I COLLOQUI SUL CLIMA TRA STATI UNITI E CINA, E LE TENSIONI
Questi obiettivi contrastanti saranno al centro dei colloqui di mercoledì e giovedì, quando il principale inviato per il clima dell’amministrazione Biden, John Podesta, incontrerà per la prima volta a Washington il suo omologo di Pechino, Liu Zhenmin.
È probabile che le tensioni commerciali incombano sui loro incontri.

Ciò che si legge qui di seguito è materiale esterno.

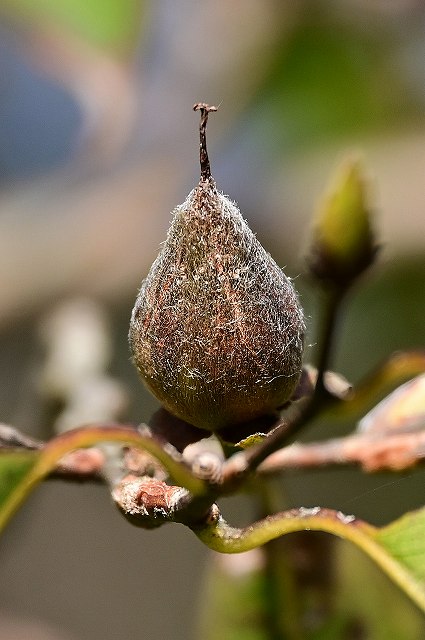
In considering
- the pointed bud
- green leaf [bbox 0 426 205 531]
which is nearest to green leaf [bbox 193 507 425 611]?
green leaf [bbox 0 426 205 531]

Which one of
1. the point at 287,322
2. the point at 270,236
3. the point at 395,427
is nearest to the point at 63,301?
the point at 270,236

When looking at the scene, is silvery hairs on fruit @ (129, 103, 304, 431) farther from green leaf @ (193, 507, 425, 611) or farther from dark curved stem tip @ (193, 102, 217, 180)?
green leaf @ (193, 507, 425, 611)

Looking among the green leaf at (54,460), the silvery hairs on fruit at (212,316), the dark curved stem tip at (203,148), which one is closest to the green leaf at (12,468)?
the green leaf at (54,460)

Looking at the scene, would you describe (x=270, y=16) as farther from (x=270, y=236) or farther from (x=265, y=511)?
(x=265, y=511)

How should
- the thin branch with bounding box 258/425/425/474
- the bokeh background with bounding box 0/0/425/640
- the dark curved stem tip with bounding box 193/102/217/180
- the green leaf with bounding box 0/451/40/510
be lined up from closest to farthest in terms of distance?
the dark curved stem tip with bounding box 193/102/217/180 → the green leaf with bounding box 0/451/40/510 → the thin branch with bounding box 258/425/425/474 → the bokeh background with bounding box 0/0/425/640

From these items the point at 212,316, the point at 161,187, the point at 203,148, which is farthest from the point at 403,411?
the point at 161,187

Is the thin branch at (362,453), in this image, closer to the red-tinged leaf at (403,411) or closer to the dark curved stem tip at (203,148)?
the red-tinged leaf at (403,411)

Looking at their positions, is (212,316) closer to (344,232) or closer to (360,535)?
(344,232)
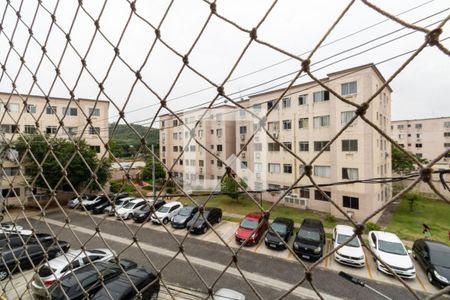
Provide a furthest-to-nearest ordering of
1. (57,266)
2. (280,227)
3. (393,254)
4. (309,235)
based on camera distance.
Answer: (280,227) < (309,235) < (393,254) < (57,266)

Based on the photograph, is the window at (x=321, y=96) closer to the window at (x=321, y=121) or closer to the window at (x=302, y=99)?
the window at (x=302, y=99)

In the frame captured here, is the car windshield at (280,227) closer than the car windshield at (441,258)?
No

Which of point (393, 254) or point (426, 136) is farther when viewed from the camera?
point (426, 136)

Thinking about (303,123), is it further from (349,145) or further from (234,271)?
(234,271)

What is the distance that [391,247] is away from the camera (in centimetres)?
602

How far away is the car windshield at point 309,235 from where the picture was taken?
6.66m

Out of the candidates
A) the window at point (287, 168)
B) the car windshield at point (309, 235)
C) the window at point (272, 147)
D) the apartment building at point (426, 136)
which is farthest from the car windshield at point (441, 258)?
the apartment building at point (426, 136)

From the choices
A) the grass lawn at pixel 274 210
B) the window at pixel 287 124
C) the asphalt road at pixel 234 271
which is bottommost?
the asphalt road at pixel 234 271

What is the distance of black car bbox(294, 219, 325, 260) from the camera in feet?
20.6

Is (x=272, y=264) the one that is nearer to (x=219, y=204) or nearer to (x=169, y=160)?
(x=219, y=204)

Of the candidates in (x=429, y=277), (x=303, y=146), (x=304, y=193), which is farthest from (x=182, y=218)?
(x=429, y=277)

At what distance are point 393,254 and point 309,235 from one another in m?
1.94

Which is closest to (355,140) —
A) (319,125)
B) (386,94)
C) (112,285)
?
(319,125)

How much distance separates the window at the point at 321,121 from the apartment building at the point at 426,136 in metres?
14.4
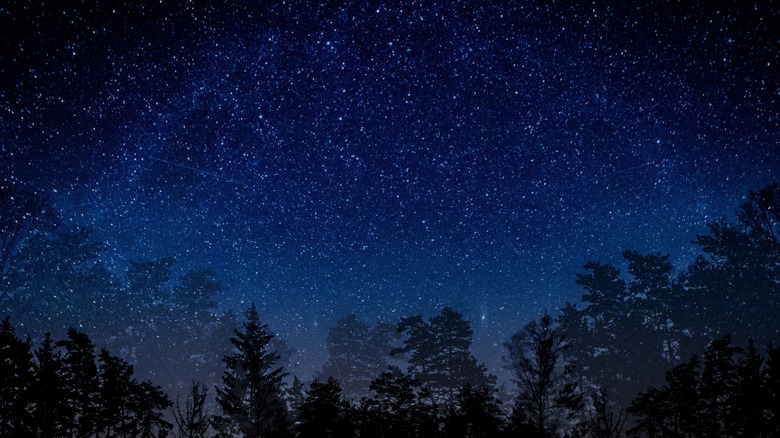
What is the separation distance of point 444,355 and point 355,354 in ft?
69.9

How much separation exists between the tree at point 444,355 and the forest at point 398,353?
14 centimetres

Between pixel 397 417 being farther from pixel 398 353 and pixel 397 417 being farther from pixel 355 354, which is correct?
pixel 355 354

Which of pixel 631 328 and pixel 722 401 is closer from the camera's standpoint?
pixel 722 401

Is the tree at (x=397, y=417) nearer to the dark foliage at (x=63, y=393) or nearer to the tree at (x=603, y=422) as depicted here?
the tree at (x=603, y=422)

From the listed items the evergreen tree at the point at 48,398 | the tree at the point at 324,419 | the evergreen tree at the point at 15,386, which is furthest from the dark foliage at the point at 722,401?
the evergreen tree at the point at 15,386

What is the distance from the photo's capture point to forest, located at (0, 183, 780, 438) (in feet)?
34.6

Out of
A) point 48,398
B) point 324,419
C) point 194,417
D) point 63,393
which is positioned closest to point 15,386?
point 48,398

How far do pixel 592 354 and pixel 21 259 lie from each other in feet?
191

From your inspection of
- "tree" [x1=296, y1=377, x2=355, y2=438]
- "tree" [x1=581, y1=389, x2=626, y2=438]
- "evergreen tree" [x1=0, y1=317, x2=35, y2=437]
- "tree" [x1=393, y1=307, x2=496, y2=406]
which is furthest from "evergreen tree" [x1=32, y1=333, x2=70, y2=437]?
"tree" [x1=393, y1=307, x2=496, y2=406]

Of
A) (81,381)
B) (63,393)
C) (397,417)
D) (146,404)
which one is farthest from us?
(146,404)

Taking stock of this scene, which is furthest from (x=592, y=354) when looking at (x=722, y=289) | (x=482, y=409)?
(x=482, y=409)

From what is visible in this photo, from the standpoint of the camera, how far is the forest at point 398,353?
1055 cm

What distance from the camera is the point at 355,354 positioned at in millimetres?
48969

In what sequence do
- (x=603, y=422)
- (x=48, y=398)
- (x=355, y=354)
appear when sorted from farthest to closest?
1. (x=355, y=354)
2. (x=603, y=422)
3. (x=48, y=398)
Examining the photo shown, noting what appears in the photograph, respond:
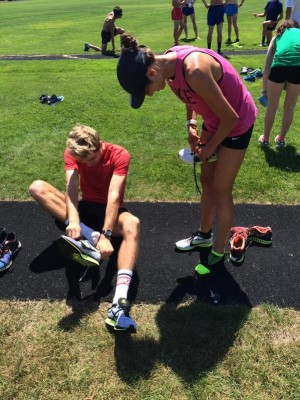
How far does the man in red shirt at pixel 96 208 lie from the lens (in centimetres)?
307

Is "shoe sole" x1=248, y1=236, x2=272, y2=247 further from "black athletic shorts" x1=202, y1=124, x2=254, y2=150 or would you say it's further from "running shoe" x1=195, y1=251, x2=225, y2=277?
"black athletic shorts" x1=202, y1=124, x2=254, y2=150

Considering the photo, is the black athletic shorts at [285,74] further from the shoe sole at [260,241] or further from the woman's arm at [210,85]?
the woman's arm at [210,85]

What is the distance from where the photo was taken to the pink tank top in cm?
269

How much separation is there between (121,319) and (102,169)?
1487 mm

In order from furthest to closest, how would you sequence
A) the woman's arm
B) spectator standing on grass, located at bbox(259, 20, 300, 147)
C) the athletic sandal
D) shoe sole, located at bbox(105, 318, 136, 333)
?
the athletic sandal
spectator standing on grass, located at bbox(259, 20, 300, 147)
shoe sole, located at bbox(105, 318, 136, 333)
the woman's arm

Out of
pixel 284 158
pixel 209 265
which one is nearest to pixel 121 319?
pixel 209 265

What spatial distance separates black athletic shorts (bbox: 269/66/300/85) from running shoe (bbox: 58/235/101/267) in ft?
11.9

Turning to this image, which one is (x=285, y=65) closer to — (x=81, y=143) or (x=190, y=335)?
(x=81, y=143)

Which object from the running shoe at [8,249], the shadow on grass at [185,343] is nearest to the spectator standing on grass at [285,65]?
the shadow on grass at [185,343]

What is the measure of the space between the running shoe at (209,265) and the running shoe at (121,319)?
88 centimetres

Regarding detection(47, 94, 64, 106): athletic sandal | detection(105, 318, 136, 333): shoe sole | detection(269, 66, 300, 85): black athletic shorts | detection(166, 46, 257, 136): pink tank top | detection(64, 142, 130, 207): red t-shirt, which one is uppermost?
detection(166, 46, 257, 136): pink tank top

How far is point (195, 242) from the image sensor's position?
384cm

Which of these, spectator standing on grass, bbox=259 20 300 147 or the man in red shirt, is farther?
spectator standing on grass, bbox=259 20 300 147

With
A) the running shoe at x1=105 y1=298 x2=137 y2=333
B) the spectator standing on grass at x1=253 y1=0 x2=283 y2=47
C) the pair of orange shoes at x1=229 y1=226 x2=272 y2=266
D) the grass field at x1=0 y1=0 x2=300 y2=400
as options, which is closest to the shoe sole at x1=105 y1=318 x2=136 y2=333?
the running shoe at x1=105 y1=298 x2=137 y2=333
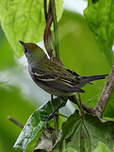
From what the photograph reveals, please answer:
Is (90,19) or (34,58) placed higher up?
(90,19)

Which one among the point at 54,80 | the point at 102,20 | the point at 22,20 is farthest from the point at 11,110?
the point at 102,20

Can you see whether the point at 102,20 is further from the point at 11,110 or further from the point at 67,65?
the point at 11,110

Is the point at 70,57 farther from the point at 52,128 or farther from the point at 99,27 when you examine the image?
the point at 52,128

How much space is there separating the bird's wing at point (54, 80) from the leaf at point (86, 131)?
20 centimetres

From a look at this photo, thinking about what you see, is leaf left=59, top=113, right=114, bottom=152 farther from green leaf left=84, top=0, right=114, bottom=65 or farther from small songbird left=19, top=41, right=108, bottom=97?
green leaf left=84, top=0, right=114, bottom=65

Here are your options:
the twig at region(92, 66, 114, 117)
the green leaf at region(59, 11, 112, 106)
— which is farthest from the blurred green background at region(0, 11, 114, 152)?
the twig at region(92, 66, 114, 117)

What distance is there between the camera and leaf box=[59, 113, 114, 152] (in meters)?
1.10

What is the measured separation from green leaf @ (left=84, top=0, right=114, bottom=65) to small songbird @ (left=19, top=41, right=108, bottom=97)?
9cm

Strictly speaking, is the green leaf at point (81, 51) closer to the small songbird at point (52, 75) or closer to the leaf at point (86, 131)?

L’ondata di esportazioni cinesi, in particolare di pannelli solari e altre tecnologie per l’energia verde, è diventata un vero e proprio punto dolente per l’amministrazione Biden, che cerca di stimolare le stesse industrie sul territorio americano. Podesta ha criticato aspramente la Cina per aver “distorto il mercato globale dei prodotti a energia pulita come il solare, le batterie e i minerali critici”.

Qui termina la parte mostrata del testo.